Sunday, January 18, 2009

Comparing Functional and Imperative, Part 1: Context determines meaning

Over the past year, I’ve taken a strong interest in functional programming. I’m not sure where it started, but it may have been Brian Beckman’s Don’t fear the Monads on Channel 9. It went pretty much completely over my head, but my interest was definitely piqued. It has been in my mind to do a series of posts on functional programming once I became an expert on the subject. Well, I am so not an expert at this point, but I’ve decided to consider that an advantage. Once something makes perfect sense to you, it’s often hard to remember why it didn’t make perfect sense before.

Functional programming is an alternate universe of programming where hard things (e.g. concurrency) become easier and easy things (e.g. writing to a file) become at least a bit harder. Besides the fact that functional programming is just plain different from imperative programming, another challenge for an imperative programmer learning functional programming is the fact that the same or similar syntax is used to represent quite different things. Consider:

	a = 3
	b = a + 2

In an imperative language context, this would probably mean “assign the value 3 to variable ‘a’, then evaluate a + 2 and assign the resulting value to variable ‘b’”. In a functional programming language such as Haskell, ‘a’ and ‘b’ can be thought of as being functions. This may not technically be true, particularly in the case of ‘a’, but I think it works to think of them that way. Just to drive the point home, here is an equivalent definition in C#:

	int a() { return 3; }
	int b() { return a() + 2; }

One concept of functional programming that is quite different from imperative programming is the idea that once you define ‘a’, you can’t change it. Of course, if ‘a’ is actually a function, then this is to be expected. Even in imperative programming languages, the definitions of functions generally don’t change in a compiled program. The fact that ‘a’ is a function also explains something else that is at first peculiar about functional programming, which is the order in which statements get evaluated. Consider:

	a = 3
	b = a + 2
	c = b + 1

In an imperative program, the first line would be evaluated first, followed by the second line and so on. But what if ‘a’, ‘b’ and ‘c’ are actually functions? The equivalent C# code might look something like this:

	int a() { return 3; }
	int b() { return a() + 2; }
	int c() { return b() + 1; }

If there were some code that referenced the ‘c’ function, program execution would jump to function ‘c’, then to function ‘c’ and so on. Furthermore, if no other code in the program referenced functions ‘b’ or ‘c’, then neither of those functions would ever execute. So it is in functional programming. The point is that if we think of syntax like “foo = ...” as defining a function, it’s easier to grasp as opposed to thinking of it as a statement with special rules.

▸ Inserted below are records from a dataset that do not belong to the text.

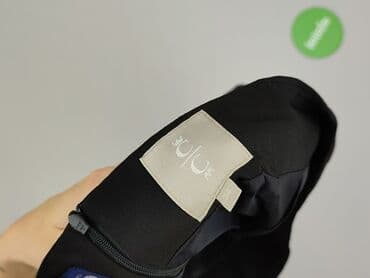 marynarka s oliver: Oliver, Spódnica damska, XS — 4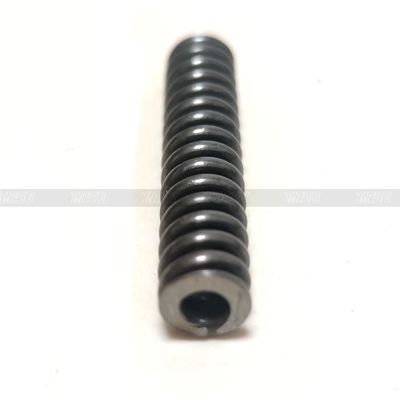 7I-8152 Dealed Bag Transport Packaging K5V180 Excavator Hydraulic Pump Spring with High Durability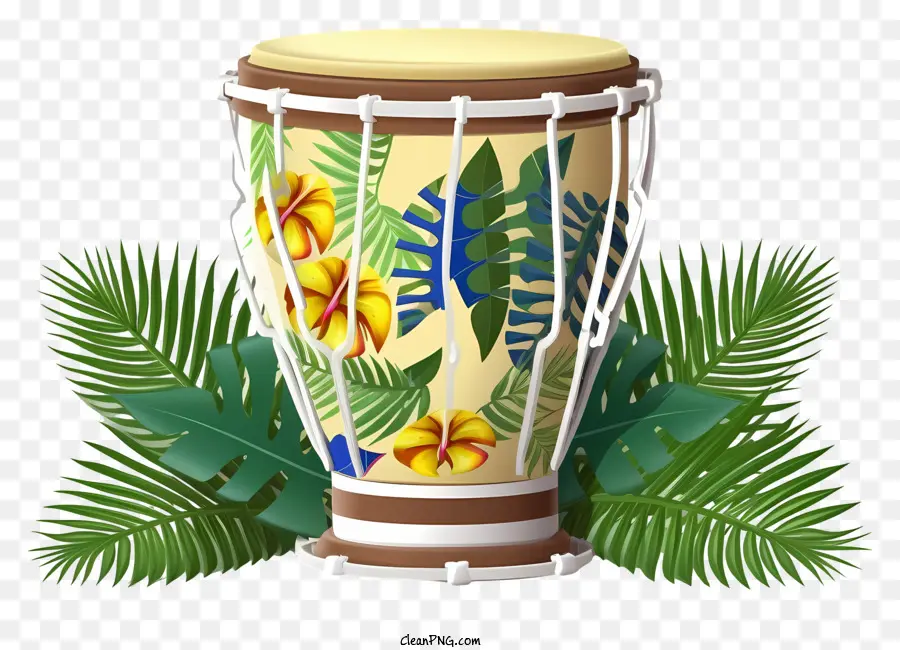 Drum Kayu，Drum PNG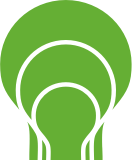  ConceptDraw logo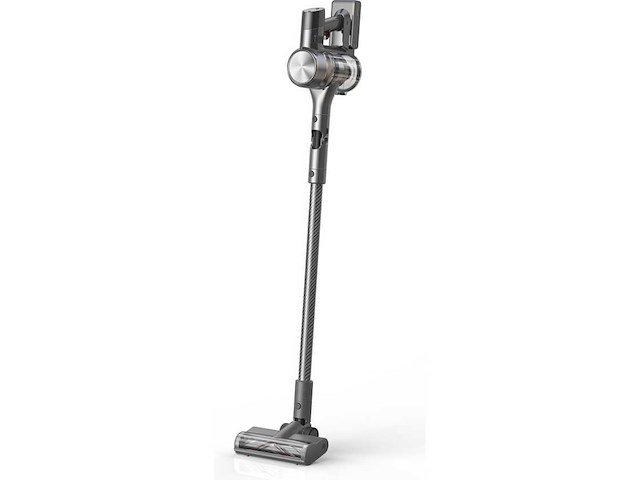 Dreame t30 steelstofzuiger - afbeelding 1 van  7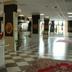 Hall d’entrée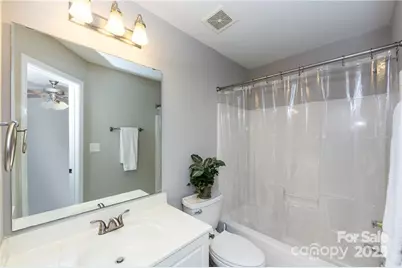 1265 E Woodlawn Road, Charlotte, NC 28209 - Photo 20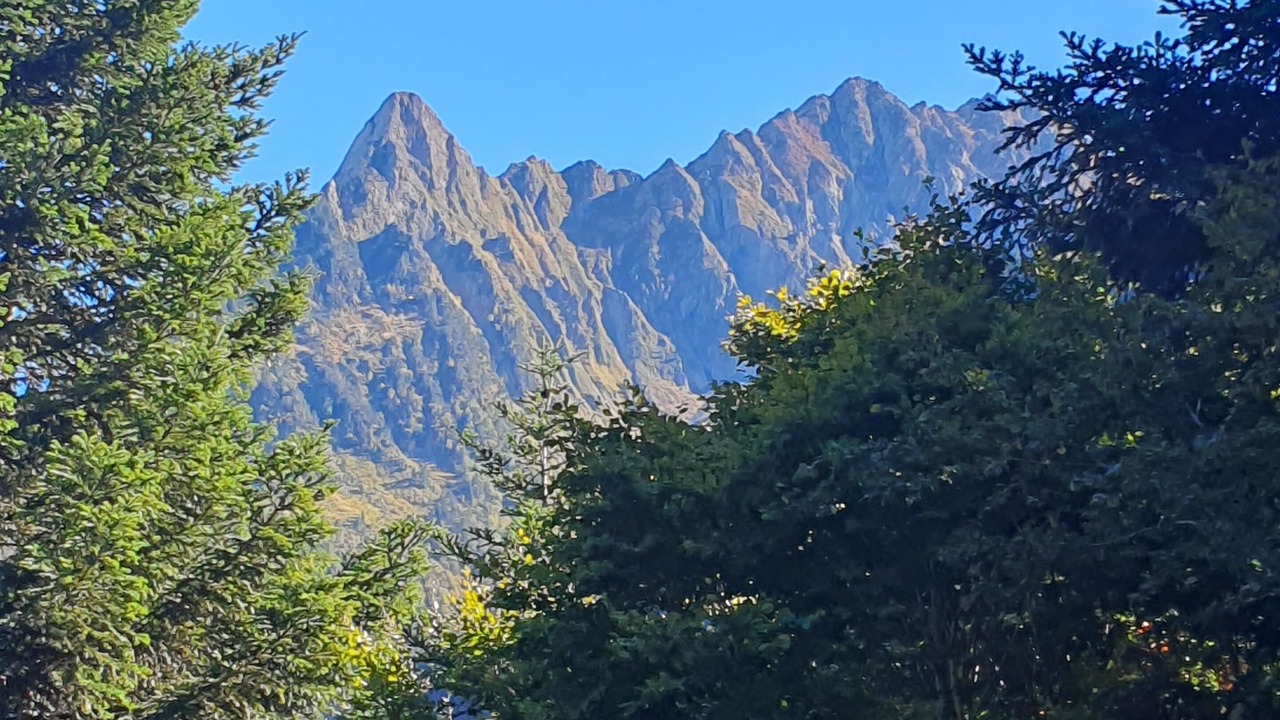 Photo of Others in Bagneres-de-Luchon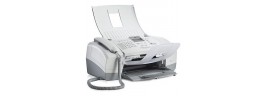 ¿Necesitas Cartuchos de Tinta para HP OfficeJet 4314?
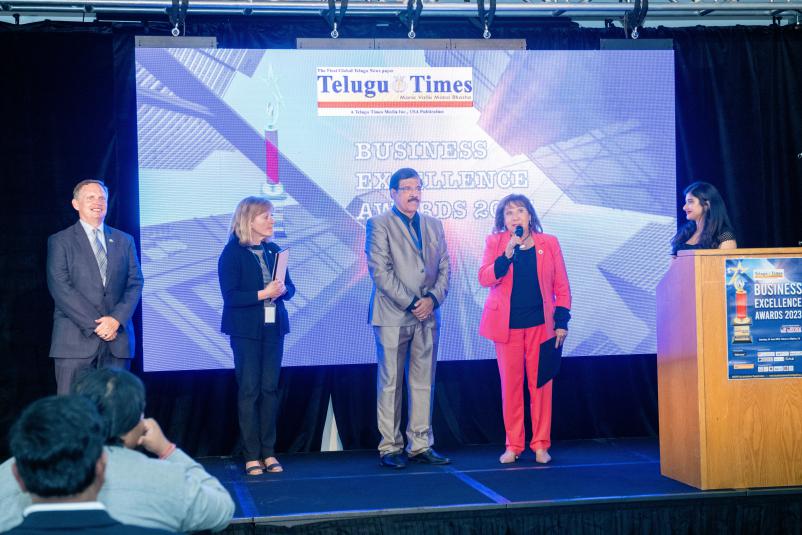 tt-bea-awards-mayors-ponnala-laxmaiah-10.jpg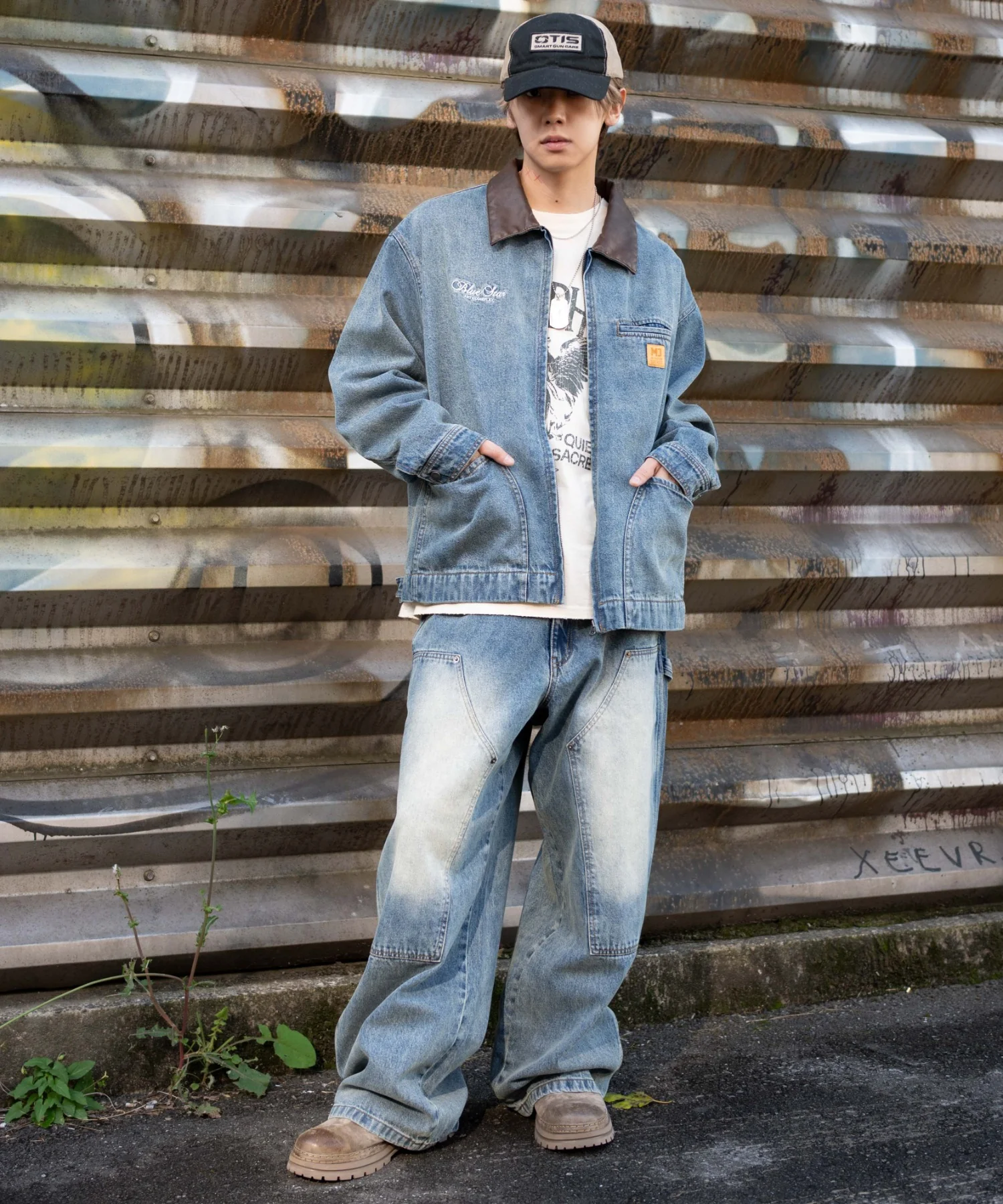 Product image 21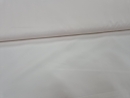 Fibre Mood woven pl/co trench water resistent ecru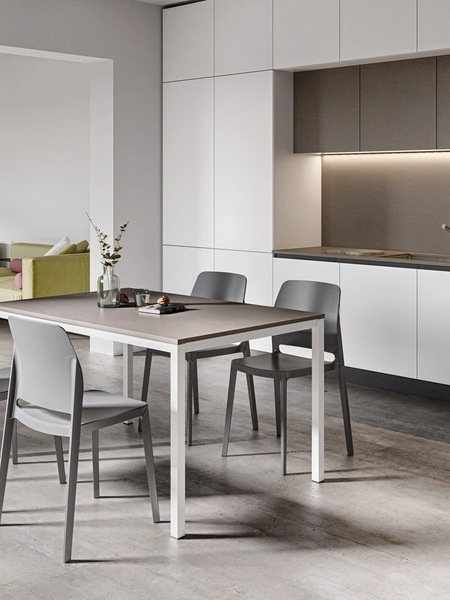 Tavolo Smart di Pointhouse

When I learned that pure functional programming has no mutable variables and no “side-effects”, my first thought was “How can I actually do anything?”. Well, Haskell (a pure functional language if there ever was one) does have side-effects, depending on how you choose to define them. For example, there are functions that perform IO (reading and writing to file streams). On the other hand, these side-effects are definitely not incidental, as they are in imperative languages. In Haskell, you know when a function may have side-effects. Generally, Haskell treats side-effecting code rather like nuclear waste, encapsulating it in a special container called a “Monad” and posting lots of scary warning signs around it.

Can a pure functional programming language be useful without side-effects? I think the answer is yes. I work for a company that creates LOBs (Line of Business apps) first and foremost. When you take all the layered architecture and technology concepts out of the picture, an LOB looks something like this:

image

That yellow arrow in the middle of the diagram is a transformation. It transforms the shape of the data as it comes from the user interface into the shape it has in the database. You could imagine that it’s a pipeline, of sorts, constructed of all manner of logical loops and branches. There is no reason that yellow arrow needs to have any mutable state within itself. In fact, for reasons of scalability and consistency, it would be better if that yellow arrow didn’t have any mutable state inside it. As such functional programs are uniquely suited to constructing this sort of pipeline.

Continue to Part 2: Economies of Syntax.

1 comments:

david pasquinelli said...

'a' is a function. it's the constant function, without which the lambda calculus would not work.